■ ABOUT THIS EXERCISE:
Return all of the data exactly as written, without the pictures.

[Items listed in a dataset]
::::::
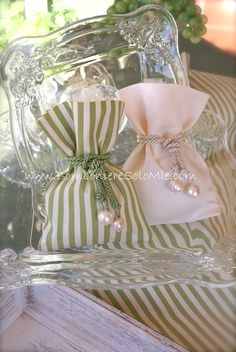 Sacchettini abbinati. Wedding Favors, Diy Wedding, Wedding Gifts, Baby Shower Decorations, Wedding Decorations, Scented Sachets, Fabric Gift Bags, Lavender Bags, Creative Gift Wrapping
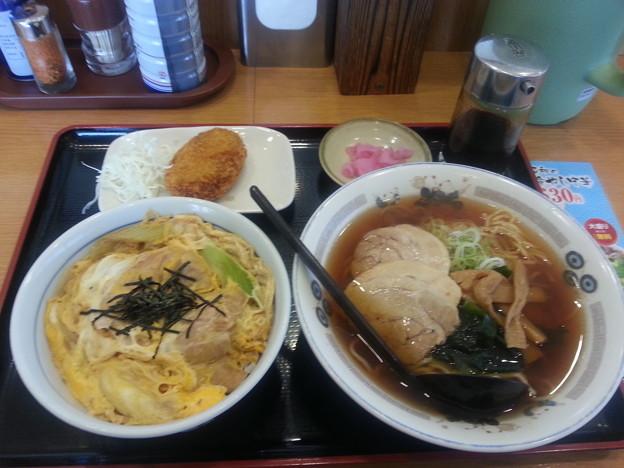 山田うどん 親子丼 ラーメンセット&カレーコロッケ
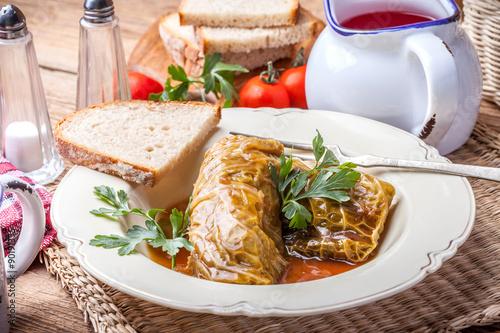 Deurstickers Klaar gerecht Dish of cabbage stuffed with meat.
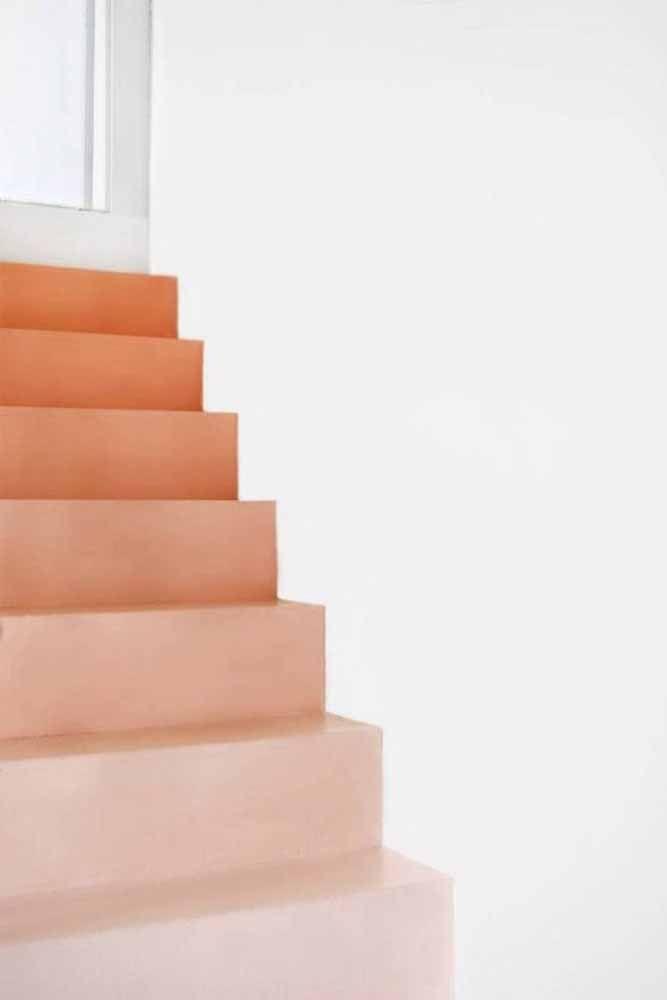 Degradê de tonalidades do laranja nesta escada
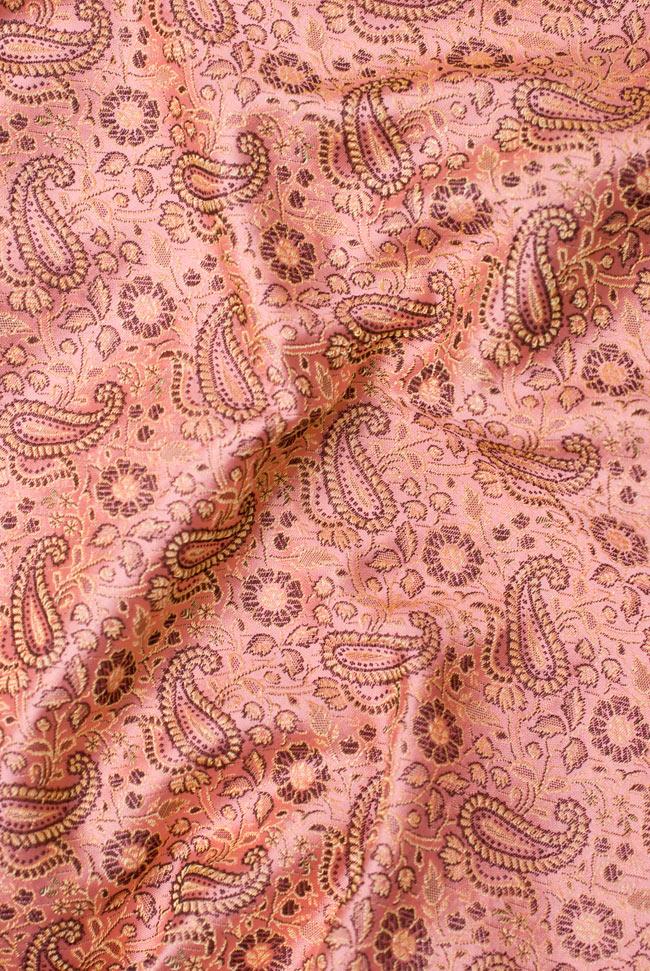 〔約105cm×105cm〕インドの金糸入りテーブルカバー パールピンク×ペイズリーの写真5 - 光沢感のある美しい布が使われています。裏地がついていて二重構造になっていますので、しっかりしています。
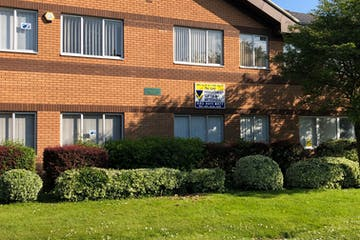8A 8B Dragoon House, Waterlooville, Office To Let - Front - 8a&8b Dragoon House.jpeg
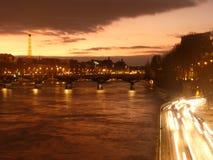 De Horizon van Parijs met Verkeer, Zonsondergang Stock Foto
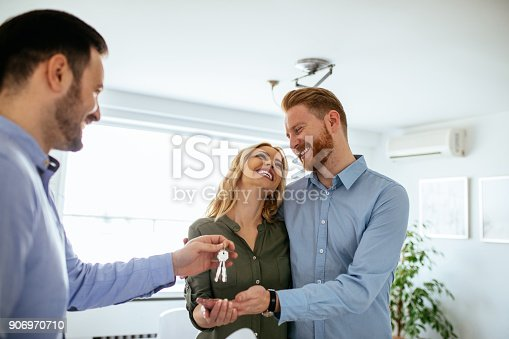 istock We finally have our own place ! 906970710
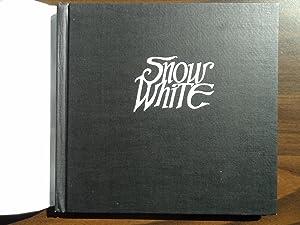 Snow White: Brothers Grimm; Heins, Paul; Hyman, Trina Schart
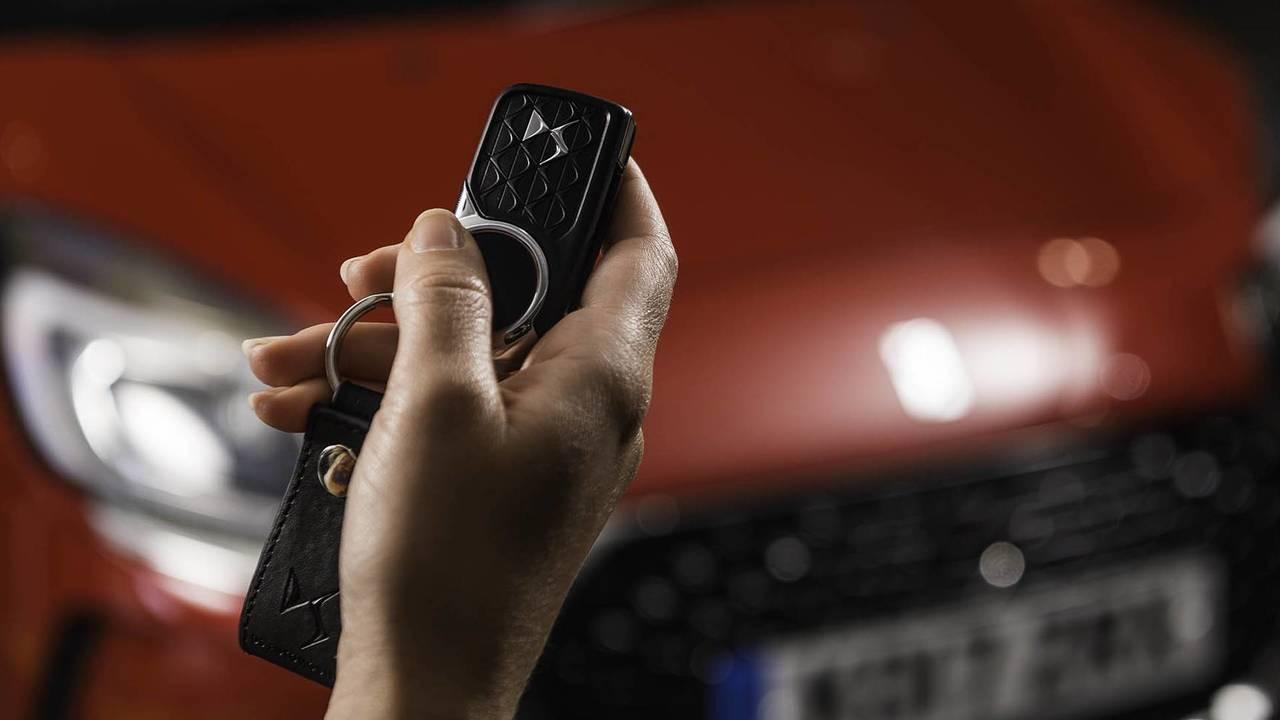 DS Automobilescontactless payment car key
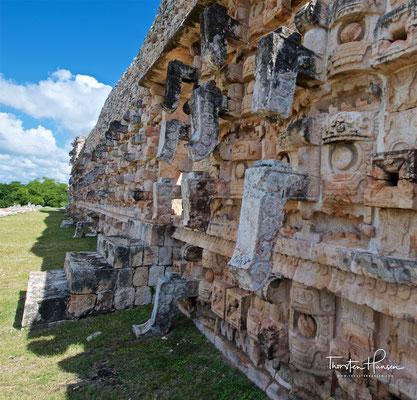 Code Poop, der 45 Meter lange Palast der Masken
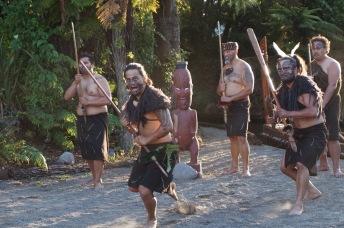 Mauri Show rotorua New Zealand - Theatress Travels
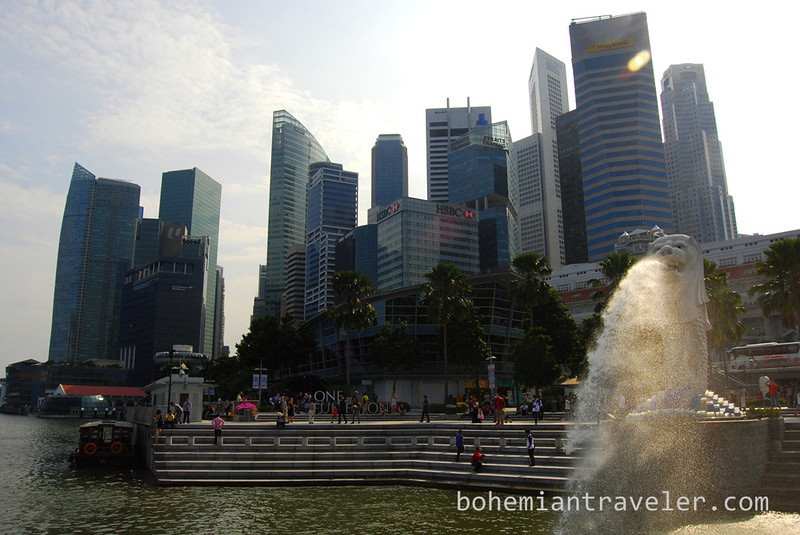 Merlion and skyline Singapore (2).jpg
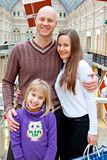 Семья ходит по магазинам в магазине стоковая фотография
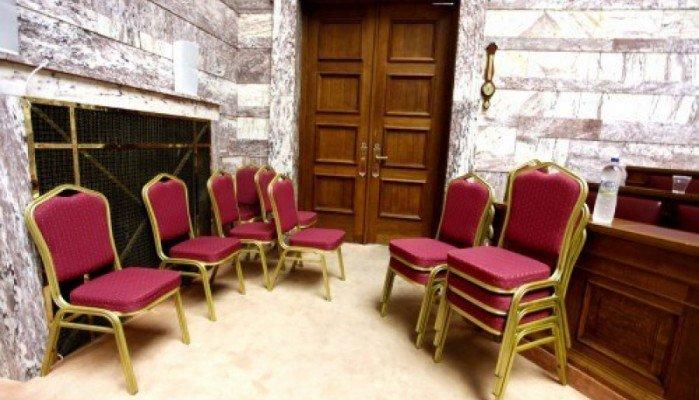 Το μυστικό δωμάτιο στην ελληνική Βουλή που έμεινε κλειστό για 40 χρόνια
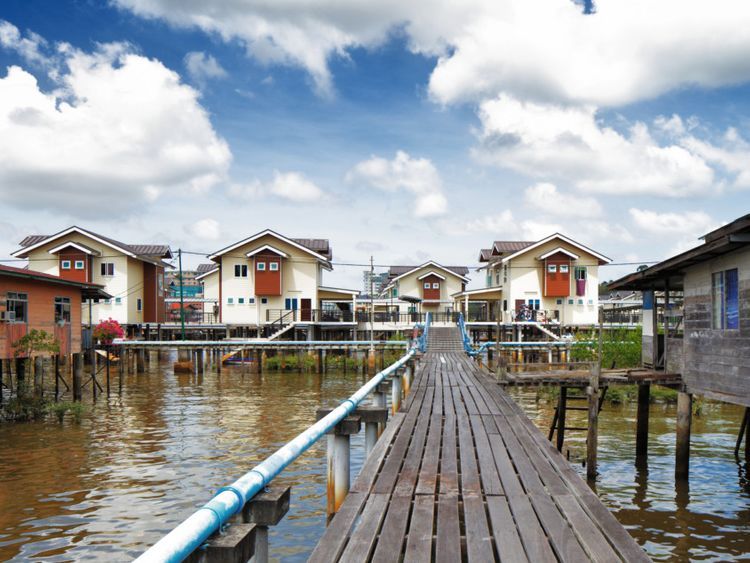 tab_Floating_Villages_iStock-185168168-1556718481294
::::::
■ SOLUTION TO THE PROBLEM:
 Sacchettini abbinati. Wedding Favors, Diy Wedding, Wedding Gifts, Baby Shower Decorations, Wedding Decorations, Scented Sachets, Fabric Gift Bags, Lavender Bags, Creative Gift Wrapping
 山田うどん 親子丼 ラーメンセット&カレーコロッケ
 Deurstickers Klaar gerecht Dish of cabbage stuffed with meat.
 Degradê de tonalidades do laranja nesta escada
 〔約105cm×105cm〕インドの金糸入りテーブルカバー パールピンク×ペイズリーの写真5 - 光沢感のある美しい布が使われています。裏地がついていて二重構造になっていますので、しっかりしています。
8A 8B Dragoon House, Waterlooville, Office To Let - Front - 8a&8b Dragoon House.jpeg
 De Horizon van Parijs met Verkeer, Zonsondergang Stock Foto
 istock We finally have our own place ! 906970710
 Snow White: Brothers Grimm; Heins, Paul; Hyman, Trina Schart
 DS Automobilescontactless payment car key
 Code Poop, der 45 Meter lange Palast der Masken
 Mauri Show rotorua New Zealand - Theatress Travels
 Merlion and skyline Singapore (2).jpg
 Семья ходит по магазинам в магазине стоковая фотография
 Το μυστικό δωμάτιο στην ελληνική Βουλή που έμεινε κλειστό για 40 χρόνια
 tab_Floating_Villages_iStock-185168168-1556718481294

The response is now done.